-- Start Excerpt --
They are not actual mac-mini cases, and you can't just buy them from Apple. They haven't even made that model since 2009. It has vent holes in the wrong places, it's missing holes and cutouts where they should be some, and it's completely the wrong dimensions. It would also be far cheaper and easier to have a Chinese manufacturer just make you what you need.

One thing I like about this light is that the nearly 8" width makes the lights further apart, and it should spread the light out better than some of the narrower fixtures.


----------



## GR1KTR (Nov 8, 2011)

Hi All,

Really sorry to bump and old thread, but I'm having trouble with my Micmol and I'm wanting to speak to the company via phone. I've already sent numerous emails without reply from them. Pretty bad customer service I'm afraid. The unit itself played up from day one. The retailer here in Australia refuses to process a refund, so I've had to go direct to the company.

I will be eternally grateful if someone can find the phone number for Micmol so that I can follow this up.

Cheers,
Glenn.


----------



## fearsome (Feb 16, 2013)

AnotherHobby said:


> Apple-esque in that they stole their font, their package design, their product design (a Mac mini), their product naming, and their advertising photography. It might be a neat product, but completely ripping off another company's design and marketing is really lame. I don't mind similarities, but seriously, this is pretty blatant.
> 
> Linked directly from Apple.com:
> 
> ...


I don't see why it would matter given apple built an empire ripping off other companies and no one seems to mind.
-- End Excerpt --
-- Start Material --
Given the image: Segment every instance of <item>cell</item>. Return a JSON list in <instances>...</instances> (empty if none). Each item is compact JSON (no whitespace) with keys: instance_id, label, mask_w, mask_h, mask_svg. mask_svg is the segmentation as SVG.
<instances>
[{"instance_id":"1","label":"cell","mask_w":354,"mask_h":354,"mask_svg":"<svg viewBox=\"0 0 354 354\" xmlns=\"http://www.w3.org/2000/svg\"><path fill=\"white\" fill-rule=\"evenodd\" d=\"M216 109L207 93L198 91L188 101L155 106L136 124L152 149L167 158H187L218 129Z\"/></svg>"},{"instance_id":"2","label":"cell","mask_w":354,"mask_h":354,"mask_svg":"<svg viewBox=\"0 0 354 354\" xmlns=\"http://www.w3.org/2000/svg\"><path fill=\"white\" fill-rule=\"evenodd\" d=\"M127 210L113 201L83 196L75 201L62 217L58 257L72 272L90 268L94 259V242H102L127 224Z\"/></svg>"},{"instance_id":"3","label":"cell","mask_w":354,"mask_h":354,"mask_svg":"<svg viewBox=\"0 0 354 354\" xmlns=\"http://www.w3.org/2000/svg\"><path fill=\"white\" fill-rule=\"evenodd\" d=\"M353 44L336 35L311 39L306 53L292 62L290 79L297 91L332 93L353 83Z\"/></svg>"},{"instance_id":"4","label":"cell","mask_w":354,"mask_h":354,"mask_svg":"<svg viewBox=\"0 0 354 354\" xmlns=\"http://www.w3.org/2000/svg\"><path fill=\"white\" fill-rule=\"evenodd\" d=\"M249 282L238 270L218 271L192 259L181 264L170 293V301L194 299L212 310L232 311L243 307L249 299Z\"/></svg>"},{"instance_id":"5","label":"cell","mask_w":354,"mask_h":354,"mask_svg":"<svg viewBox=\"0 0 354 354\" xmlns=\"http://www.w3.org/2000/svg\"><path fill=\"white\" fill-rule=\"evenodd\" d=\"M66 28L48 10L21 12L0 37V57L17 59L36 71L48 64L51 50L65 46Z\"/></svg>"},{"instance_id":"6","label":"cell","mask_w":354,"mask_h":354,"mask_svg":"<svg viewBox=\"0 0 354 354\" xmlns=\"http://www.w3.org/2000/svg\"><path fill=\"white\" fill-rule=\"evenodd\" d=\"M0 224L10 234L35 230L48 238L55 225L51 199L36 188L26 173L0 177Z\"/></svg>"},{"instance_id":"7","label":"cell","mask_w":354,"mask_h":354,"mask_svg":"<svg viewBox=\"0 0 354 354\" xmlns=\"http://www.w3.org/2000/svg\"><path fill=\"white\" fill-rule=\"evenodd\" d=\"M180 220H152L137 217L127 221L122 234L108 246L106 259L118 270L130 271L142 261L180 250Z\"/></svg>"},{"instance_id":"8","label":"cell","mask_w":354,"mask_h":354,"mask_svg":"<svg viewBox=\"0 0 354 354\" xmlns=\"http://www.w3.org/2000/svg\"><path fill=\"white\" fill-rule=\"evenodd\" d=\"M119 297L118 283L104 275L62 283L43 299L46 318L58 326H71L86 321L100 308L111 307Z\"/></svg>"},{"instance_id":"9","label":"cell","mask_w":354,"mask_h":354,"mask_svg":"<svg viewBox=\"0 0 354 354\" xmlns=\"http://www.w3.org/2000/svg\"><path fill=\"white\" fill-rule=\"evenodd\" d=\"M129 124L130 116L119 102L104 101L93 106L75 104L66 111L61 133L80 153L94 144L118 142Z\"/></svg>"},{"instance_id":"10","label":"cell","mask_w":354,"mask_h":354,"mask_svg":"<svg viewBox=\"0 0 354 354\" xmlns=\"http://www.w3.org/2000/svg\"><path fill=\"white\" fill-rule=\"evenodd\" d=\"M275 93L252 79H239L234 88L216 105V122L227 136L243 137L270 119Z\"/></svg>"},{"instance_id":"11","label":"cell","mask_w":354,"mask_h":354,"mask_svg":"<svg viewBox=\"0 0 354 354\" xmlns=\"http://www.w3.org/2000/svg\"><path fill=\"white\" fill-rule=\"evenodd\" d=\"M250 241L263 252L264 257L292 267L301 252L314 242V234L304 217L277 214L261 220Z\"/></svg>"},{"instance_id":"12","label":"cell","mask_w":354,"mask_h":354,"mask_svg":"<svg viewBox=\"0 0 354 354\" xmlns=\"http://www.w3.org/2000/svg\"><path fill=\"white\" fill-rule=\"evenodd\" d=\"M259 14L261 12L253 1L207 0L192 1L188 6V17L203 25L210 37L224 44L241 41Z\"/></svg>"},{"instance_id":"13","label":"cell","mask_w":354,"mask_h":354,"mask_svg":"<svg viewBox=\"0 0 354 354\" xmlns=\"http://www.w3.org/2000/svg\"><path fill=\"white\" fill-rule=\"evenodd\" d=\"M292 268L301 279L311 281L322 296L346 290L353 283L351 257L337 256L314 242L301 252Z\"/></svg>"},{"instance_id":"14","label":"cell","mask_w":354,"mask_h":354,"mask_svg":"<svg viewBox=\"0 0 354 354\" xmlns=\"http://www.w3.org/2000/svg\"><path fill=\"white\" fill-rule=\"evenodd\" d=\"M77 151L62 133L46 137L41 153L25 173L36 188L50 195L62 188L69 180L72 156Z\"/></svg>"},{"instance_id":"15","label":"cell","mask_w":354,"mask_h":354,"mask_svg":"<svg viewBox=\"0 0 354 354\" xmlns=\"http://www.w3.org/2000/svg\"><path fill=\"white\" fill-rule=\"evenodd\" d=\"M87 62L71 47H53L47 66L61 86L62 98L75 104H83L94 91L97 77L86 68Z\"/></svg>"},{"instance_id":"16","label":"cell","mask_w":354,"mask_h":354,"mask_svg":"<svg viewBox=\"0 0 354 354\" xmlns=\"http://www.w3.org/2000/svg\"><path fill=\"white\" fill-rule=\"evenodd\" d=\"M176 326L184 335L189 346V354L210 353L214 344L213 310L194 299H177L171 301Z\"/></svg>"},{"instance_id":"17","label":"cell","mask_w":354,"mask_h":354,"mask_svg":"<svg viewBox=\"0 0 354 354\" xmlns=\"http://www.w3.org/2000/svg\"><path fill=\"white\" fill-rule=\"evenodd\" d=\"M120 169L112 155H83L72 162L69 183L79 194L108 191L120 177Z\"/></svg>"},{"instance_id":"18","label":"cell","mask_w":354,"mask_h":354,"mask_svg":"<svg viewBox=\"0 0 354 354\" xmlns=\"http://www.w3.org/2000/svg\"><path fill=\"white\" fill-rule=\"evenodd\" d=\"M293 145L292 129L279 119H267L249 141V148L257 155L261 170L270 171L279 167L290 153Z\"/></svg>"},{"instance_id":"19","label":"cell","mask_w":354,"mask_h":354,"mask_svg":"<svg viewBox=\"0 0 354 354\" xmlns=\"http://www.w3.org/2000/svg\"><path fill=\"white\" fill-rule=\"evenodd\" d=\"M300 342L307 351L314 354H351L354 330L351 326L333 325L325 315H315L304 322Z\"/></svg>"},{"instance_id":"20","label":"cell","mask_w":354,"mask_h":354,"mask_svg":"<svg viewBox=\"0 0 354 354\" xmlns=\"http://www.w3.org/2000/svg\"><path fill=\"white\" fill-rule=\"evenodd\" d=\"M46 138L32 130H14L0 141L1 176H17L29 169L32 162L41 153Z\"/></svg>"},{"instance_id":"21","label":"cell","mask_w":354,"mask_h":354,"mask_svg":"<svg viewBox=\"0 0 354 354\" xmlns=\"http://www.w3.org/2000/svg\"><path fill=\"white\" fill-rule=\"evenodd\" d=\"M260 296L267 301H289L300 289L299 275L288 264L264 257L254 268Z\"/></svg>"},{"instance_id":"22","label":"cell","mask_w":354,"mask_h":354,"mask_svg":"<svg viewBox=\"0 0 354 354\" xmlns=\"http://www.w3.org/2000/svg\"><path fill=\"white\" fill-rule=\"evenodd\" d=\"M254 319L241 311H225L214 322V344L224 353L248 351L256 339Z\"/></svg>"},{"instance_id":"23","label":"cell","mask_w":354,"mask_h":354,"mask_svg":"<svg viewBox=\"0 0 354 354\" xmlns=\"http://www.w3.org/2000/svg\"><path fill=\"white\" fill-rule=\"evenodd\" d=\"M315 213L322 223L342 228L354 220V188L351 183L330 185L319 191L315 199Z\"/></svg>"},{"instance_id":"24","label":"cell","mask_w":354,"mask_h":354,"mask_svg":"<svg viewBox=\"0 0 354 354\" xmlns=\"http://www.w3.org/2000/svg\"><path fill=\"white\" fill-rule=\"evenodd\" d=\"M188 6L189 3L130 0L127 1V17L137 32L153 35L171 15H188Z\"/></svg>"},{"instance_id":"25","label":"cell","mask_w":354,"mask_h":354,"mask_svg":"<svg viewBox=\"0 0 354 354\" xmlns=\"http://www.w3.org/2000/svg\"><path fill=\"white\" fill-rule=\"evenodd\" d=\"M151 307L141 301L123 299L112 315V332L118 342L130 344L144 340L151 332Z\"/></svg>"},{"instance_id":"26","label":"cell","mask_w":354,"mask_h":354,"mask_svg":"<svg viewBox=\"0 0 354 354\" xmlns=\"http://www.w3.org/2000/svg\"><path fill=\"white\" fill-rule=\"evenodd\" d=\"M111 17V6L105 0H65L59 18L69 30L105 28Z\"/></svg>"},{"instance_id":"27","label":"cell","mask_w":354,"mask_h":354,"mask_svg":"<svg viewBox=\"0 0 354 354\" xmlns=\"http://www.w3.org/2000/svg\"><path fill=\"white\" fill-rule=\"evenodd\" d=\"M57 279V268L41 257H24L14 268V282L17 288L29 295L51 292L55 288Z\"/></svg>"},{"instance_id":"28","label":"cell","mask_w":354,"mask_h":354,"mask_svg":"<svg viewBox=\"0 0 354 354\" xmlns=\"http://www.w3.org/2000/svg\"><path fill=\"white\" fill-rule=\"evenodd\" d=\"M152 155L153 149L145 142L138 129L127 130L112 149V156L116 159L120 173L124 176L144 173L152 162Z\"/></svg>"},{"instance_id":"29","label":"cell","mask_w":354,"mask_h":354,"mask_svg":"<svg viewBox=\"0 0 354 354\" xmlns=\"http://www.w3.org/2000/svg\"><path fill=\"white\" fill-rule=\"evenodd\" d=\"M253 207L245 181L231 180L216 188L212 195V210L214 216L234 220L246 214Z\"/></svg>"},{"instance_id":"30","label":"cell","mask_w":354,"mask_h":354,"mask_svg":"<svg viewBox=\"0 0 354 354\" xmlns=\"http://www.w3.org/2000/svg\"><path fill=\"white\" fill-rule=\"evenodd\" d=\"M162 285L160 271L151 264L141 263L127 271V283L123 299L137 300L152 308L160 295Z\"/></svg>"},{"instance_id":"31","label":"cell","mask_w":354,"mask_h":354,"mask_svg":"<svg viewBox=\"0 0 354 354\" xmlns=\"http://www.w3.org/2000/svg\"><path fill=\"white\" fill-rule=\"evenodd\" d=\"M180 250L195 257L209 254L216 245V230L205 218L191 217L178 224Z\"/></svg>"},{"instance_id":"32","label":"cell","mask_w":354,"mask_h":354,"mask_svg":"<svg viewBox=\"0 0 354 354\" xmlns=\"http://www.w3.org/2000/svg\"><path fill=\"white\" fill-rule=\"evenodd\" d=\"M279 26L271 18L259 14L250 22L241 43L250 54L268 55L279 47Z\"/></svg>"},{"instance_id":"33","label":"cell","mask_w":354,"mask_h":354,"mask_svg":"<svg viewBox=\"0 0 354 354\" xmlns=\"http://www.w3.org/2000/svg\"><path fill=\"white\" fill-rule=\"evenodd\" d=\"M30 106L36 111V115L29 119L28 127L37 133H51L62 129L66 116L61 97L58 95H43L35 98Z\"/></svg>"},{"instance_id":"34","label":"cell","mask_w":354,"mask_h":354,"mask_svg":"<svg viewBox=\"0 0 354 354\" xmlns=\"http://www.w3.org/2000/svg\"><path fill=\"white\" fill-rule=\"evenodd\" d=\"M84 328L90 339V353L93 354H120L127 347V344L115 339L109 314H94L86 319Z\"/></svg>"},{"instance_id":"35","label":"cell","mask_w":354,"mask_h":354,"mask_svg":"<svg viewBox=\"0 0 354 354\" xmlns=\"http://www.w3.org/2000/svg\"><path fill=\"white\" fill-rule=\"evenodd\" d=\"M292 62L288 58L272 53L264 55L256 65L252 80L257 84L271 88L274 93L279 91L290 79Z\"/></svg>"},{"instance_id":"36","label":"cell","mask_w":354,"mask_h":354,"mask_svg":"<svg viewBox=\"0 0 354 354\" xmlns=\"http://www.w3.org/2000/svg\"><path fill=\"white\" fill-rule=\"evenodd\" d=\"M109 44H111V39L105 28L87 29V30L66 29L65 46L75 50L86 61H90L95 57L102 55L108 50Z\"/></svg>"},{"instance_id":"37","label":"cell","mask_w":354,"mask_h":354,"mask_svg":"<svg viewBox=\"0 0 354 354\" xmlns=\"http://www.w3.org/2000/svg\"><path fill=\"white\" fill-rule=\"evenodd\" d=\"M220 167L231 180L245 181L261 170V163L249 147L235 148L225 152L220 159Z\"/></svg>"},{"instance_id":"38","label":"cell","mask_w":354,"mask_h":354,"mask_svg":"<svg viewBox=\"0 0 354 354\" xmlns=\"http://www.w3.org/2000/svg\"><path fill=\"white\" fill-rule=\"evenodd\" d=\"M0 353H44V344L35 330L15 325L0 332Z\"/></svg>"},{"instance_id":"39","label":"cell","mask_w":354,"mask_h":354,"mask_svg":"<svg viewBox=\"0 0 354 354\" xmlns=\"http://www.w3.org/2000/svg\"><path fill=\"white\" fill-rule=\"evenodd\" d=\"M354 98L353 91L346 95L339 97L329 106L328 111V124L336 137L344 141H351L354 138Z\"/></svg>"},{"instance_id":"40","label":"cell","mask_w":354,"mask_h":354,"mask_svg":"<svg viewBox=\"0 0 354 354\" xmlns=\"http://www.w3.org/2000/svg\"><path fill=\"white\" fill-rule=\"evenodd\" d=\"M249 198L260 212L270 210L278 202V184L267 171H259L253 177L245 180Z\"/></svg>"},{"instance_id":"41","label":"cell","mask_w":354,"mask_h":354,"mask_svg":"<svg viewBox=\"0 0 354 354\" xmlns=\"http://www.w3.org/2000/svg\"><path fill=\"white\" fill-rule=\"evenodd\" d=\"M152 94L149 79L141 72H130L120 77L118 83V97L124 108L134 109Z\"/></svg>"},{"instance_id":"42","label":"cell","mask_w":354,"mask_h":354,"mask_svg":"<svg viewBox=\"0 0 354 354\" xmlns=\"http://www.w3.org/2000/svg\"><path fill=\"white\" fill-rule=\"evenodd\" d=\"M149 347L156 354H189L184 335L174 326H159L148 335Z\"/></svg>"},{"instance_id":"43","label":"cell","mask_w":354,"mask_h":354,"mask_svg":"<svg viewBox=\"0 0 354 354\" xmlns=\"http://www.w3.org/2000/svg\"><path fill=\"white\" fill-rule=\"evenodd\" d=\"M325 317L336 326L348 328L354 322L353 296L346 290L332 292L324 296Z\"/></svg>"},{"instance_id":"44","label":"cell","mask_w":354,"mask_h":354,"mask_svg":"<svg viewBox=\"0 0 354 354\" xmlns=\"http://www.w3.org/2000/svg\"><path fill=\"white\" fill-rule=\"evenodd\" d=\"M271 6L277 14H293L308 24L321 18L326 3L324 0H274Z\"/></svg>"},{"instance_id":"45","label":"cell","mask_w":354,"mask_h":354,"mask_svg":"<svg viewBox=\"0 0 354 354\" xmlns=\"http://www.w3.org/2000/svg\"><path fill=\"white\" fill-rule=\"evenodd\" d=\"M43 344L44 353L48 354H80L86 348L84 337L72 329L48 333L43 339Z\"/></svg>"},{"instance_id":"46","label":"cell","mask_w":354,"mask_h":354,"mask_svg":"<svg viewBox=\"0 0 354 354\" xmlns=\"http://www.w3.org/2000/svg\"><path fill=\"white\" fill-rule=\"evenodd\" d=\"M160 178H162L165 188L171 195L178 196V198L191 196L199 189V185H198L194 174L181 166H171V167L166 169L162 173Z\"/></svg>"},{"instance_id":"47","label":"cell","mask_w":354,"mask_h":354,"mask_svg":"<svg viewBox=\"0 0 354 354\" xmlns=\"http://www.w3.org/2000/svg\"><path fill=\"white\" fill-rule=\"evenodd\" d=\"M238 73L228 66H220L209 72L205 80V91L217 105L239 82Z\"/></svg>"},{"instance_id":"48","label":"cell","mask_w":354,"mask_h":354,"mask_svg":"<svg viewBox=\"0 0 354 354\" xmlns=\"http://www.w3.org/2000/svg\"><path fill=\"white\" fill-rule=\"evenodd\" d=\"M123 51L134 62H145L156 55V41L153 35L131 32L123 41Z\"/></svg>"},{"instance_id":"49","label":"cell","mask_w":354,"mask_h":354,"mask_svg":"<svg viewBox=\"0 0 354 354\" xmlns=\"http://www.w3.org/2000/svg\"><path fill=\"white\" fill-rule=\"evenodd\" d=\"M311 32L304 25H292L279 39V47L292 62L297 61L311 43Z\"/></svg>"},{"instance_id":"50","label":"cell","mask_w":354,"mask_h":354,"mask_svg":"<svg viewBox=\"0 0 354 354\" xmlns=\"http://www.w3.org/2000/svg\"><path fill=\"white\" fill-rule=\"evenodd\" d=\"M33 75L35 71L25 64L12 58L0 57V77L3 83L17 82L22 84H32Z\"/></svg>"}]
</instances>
-- End Material --
Directives:
a) List every item that the quoted post by AnotherHobby in the forum thread about the Micmol light says was taken from Apple.
b) Continue the forum thread about the Micmol light from the point after its final post.

Answer list:
a)
- Font
- Package design
- Product design (a Mac mini)
- Product naming
- Advertising photography

b)
AnotherHobby said:


> They are not actual mac-mini cases, and you can't just buy them from Apple. They haven't even made that model since 2009. It has vent holes in the wrong places, it's missing holes and cutouts where they should be some, and it's completely the wrong dimensions. It would also be far cheaper and easier to have a Chinese manufacturer just make you what you need.
> 
> One thing I like about this light is that the nearly 8" width makes the lights further apart, and it should spread the light out better than some of the narrower fixtures.


But what would be even cheaper than that is buying directly from the Chinese manufacturer that makes mac mini cases. And this is quite often exactly how it is done. But in this case as you said its not the exact case. But its possible they found a supplier who has either purchased dumped machines to make these or been snubbed by apple for a cheaper factory and wants to apply the machinery to anyone who will buy it. 

But the fact they are different is all the more laughable because they actually took the time to put something like the optical drive slot in it. 

Anyhow if you happed to actually have apple computers and an aquarium near your desk this would match well I suppose. The black gloss top though is going to be a dust magnet.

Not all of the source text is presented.